А Илье Эренбургу, который увидел «Чапаева» в Испании в интербригаде, в передышке боев, показалось, что тень Чапаева проносилась над сьеррой, сзывая «живых и неживых».
‹…› при всей безусловной принадлежности авторов к красному лагерю, при том, что вся структура вещи эмоционально — и очень сильно, безотказно (перечитаем стихи Мандельштама!) — включала зрителя именно в «страсти по Чапаеву», какая-то тайная, необъяснимая раздвоенность существовала в картине. ‹…›
Финальные сцены фильма, когда командир и вернейший его Петька на откосе, когда Чапаев со своим: «Врешь! Не возьмешь!» бросается в воду, и вокруг головы его, плывущего, теснее и теснее смыкается кольцо пуль, пока голова не уходит под воду, сделаны и смотрятся на уровне трагедии. Шумно-радостная атака конницы — цензурно-обязательный победный финал — не помогает: «Захлебнулась винтовка Чапаева...».
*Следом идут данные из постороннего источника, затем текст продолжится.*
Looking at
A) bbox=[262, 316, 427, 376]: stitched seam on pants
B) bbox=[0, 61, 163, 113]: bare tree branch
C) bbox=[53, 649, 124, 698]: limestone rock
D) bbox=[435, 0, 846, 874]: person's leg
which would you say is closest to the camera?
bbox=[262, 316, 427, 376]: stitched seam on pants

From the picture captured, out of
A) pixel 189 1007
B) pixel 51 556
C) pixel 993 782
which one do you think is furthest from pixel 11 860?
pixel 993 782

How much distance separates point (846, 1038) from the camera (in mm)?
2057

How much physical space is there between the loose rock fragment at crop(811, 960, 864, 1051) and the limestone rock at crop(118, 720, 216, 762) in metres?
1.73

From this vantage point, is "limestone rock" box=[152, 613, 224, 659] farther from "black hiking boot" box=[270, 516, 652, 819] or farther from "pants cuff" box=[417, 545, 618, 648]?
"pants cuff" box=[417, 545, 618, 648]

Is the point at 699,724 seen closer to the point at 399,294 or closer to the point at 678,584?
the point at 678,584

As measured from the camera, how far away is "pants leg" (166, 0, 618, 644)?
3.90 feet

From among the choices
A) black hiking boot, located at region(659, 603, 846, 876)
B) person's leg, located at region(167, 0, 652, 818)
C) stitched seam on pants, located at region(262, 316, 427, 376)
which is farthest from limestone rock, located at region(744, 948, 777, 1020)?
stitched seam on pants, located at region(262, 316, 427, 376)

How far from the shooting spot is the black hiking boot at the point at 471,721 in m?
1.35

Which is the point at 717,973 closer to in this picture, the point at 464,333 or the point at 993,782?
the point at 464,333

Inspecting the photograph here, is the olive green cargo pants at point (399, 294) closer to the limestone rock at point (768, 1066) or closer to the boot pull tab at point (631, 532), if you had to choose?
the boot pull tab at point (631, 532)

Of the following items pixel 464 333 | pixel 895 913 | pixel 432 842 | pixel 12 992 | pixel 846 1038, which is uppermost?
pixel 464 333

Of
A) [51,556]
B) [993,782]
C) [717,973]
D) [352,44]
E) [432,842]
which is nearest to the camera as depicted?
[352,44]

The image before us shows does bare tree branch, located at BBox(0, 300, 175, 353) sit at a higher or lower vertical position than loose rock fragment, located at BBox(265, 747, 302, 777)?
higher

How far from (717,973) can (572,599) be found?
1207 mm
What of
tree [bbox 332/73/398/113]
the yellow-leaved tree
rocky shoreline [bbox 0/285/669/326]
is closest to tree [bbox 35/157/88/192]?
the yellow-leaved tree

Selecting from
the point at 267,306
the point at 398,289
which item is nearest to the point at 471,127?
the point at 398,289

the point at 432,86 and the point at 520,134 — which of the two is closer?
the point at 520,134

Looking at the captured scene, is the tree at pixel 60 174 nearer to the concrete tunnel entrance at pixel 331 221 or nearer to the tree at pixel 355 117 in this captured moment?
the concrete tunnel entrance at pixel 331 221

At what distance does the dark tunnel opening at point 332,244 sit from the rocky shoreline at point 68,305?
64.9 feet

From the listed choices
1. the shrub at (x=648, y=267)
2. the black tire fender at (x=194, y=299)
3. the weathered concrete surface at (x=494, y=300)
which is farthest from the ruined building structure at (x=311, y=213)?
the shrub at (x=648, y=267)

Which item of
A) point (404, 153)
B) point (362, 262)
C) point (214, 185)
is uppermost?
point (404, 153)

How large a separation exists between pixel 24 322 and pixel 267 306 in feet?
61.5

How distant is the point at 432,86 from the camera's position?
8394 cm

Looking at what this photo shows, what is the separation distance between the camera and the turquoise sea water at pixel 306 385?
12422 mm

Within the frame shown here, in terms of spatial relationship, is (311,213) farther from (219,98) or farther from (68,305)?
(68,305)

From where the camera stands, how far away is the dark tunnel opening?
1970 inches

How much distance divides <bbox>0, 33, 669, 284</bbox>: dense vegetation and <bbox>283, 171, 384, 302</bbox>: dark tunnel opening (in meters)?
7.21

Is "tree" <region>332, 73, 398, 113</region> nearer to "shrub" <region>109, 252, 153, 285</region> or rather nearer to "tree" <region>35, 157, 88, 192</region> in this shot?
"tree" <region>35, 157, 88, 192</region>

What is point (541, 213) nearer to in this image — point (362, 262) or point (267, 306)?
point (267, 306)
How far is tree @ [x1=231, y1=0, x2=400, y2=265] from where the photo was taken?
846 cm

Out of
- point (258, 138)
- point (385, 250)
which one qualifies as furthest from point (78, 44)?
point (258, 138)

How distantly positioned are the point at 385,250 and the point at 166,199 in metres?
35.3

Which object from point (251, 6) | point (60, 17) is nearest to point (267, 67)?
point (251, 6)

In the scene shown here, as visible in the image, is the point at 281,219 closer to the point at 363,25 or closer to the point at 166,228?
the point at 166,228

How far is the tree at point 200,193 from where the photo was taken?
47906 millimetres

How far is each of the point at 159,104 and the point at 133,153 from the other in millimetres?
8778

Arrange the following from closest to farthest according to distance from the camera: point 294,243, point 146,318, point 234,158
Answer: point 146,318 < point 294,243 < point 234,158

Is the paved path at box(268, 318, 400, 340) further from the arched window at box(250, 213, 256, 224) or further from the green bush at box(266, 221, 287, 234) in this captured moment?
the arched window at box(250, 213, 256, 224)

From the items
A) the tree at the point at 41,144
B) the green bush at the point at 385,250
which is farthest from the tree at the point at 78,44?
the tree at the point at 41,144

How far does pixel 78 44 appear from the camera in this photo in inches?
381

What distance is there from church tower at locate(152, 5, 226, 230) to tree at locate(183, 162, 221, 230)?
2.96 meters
На «Ленфильме» говорили, что чудо произошло в период монтажа — люди пришли на просмотр и были поражены, до того показа от фильма никто ничего не ждал. Думается, «чудом» еще был замечательный творческий состав. Все образы фильма — совершенство, вплоть до эпизодического появления Бориса Чиркова в роли бородатого крестьянина, который меланхолически произносит слова, также вошедшие в узус языка: «Белые пришли — грабють, красные пришли — грабють, ну куда крестьянину податься?» ‹…›
Но Георгий Васильев вскоре скончался, Сергей сделал скучные историко-революционные полотна. Братья Васильевы, чье двойное имя было присвоено одной из старейших улиц Ленинграда, остались творцами одного фильма. Зато фильма поистине эпохального, народного.
‹…› Тема «руководящей роли партии и становления Красной армии», как писали о своем «Чапаеве» братья Васильевы, шире — руководящей роли партии в подготовке, свершении и защите революции от всяческих врагов — это, по сути дела, генеральная тема киноискусства первой половины 1930-х. Если историко-революционная эпопея великих киноклассиков вдохновенно воспевала массовый штурм старого мира, творила миф об Октябре как о всенародном действе, воплощении вековых чаяний, венце истории, то теперь революция корректируется на экране как процесс, руководимый и направляемый волей большевиков. Во всяком случае именно так, с таких заверений и обещаний начинает каждый новый замысел свой путь по лестнице прохождения заявки, литературного сценария, режиссерского, всяких худсоветов, сдачи материала, начальственных просмотров, разрешительного удостоверения на прокат — словом, всей костенеющей бюрократии, цензуры и редактуры советского кинопроизводства.
И уже становится ясно, что подспудной задачей истинного художника (а не конъюнктурщика или халтурщика, каких тоже было немало), сознательной или подсознательной, было каким-то способом обойти приказ, совершить обход, вывернуться — словом, перевести вне искусства лежащее задание — в художество.
Зоркая Н. Чапаев и теплота / Крутится, вертится шар голубой... Десять шедевров советского кино М.: Знание. 1998.